70 v Australia, Durban, T20 World Cup (2007)
Right after his blitz against England, Yuvraj Singh unfurled yet another brutal assault, this time against Australia in the semi-finals. Batting at No.3, Yuvraj seemed to continue where he left off against England, striking the ball far and wide with tremendous ease, highlighted best by a mere flick off Brett Lee that flew far into the square-leg stands.
By the time he was done, his 30-ball 70 had powered India to 188, resulting in a comfortable 15-run win.
85* v England, Chennai, 1st Test (2008)
Yuvraj played his part in India’s record-breaking chase of 387 at Chennai, partnering Sachin Tendulkar till the end in a 163-run fifth wicket stand. Yuvraj was nervy to begin with but soon found his confidence with a few neat hits off the spinners, as India battled towards a win on the fifth day.

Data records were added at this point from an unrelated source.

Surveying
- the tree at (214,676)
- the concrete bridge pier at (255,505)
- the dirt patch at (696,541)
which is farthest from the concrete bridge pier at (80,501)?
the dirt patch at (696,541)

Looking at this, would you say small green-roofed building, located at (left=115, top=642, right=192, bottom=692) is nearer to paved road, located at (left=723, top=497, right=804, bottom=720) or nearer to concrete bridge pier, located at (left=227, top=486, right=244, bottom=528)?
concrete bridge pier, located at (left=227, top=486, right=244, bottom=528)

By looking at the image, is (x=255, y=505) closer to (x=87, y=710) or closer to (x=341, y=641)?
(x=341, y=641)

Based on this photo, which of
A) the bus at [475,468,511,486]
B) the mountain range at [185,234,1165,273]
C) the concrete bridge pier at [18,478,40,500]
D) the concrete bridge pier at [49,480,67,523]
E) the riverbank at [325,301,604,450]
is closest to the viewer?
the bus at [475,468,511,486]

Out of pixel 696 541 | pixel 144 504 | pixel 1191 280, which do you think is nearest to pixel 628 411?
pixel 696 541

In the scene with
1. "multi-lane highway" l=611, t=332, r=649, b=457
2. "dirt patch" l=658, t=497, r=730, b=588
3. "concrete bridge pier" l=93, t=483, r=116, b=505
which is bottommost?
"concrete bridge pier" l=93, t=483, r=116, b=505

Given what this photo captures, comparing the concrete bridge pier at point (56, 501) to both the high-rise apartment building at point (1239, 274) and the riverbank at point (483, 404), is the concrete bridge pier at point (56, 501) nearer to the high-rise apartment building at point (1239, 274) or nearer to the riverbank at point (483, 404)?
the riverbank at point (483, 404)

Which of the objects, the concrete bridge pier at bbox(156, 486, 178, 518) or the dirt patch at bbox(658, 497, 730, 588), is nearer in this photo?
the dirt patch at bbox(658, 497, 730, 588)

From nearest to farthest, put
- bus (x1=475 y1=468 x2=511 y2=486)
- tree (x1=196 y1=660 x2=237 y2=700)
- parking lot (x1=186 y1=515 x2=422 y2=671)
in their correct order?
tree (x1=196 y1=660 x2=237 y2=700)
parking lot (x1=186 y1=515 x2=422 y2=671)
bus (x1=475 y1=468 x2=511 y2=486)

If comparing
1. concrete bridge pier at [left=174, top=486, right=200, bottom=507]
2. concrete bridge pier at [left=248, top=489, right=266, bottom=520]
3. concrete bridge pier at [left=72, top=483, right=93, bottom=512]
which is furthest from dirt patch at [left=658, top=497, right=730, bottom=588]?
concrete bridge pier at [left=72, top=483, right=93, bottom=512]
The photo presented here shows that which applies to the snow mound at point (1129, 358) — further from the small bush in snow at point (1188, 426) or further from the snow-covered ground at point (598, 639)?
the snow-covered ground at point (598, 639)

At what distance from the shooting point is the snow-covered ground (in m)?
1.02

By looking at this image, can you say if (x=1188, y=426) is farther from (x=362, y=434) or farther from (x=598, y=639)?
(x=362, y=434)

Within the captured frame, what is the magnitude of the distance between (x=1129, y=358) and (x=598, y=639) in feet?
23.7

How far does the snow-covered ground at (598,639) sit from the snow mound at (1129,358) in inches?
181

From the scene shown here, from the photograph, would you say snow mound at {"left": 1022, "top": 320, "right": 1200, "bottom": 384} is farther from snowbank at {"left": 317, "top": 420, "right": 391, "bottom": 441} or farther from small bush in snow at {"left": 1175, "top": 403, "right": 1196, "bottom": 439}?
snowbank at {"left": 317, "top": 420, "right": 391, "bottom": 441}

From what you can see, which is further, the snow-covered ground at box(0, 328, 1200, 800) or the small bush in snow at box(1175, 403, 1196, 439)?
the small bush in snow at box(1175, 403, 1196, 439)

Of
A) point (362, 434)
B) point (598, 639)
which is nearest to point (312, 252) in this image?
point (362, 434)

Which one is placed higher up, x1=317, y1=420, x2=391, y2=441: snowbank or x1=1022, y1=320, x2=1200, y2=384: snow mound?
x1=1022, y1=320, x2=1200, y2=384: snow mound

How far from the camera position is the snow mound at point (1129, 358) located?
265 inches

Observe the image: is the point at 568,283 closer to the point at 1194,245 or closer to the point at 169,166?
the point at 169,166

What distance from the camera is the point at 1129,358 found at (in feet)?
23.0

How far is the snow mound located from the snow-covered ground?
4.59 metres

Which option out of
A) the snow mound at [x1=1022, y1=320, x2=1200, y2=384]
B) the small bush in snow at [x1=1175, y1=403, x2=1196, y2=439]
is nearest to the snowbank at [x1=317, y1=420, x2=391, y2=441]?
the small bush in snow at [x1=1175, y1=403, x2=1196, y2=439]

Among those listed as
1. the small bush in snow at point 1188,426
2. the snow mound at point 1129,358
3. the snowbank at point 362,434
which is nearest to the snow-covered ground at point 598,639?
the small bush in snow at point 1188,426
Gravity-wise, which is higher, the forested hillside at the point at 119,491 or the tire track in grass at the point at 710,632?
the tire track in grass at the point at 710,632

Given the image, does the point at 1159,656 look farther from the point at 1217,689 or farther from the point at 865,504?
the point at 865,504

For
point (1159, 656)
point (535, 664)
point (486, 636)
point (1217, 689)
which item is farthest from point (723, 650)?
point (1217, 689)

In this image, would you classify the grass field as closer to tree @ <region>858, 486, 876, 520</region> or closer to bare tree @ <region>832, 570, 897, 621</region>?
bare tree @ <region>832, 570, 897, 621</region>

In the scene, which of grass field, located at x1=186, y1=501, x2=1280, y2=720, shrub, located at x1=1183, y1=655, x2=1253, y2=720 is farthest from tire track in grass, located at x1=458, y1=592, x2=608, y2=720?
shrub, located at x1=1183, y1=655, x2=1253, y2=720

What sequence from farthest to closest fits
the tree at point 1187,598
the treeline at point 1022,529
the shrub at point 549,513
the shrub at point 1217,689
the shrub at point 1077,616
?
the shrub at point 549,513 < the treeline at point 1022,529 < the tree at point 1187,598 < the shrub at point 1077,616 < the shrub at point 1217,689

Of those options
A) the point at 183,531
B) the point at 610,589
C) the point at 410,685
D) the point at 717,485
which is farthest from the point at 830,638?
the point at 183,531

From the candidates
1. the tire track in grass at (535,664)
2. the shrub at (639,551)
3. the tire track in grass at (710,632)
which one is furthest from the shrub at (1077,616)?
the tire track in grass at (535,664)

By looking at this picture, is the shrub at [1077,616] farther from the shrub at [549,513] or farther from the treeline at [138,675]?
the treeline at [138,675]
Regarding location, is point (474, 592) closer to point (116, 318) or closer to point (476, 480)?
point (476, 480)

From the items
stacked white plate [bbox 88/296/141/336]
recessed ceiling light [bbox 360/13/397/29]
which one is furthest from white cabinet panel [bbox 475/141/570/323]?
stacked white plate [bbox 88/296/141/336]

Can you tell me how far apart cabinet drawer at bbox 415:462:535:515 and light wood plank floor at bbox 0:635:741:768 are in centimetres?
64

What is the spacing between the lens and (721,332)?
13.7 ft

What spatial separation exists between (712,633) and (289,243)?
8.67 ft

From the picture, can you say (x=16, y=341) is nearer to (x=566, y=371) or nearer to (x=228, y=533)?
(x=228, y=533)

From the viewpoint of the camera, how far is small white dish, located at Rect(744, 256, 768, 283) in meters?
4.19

Alongside a resolute Tendulkar, Yuvraj played out almost two entire sessions, unaffected by the opposition’s verbal taunts or the monumental target. Once he found his rhythm, Yuvraj’s innings started flowing in limited-overs fashion, as he went after the spinners in perhaps his most testing knocks in whites, ending on an unbeaten 85.
57* & 2-44 v Australia, Ahmedabad, World Cup (2011)
The 2011 World Cup was all about Yuvraj Singh. He was the Player of the Tournament who delivered several key performances, including a crucial half-century, under pressure, in the quarter-finals against Australia.
Chasing 261, India stuttered a little in the middle to find themselves at 143-3. The middle order was under fire for its indifferent form, but Yuvraj Singh stood up, absorbing all the pressure of leading a chase in a knockout World Cup game. Wickets kept falling at the other end but a determined Yuvraj, ably assisted at the death by Suresh Raina, ensured that India went through with 14 balls to spare.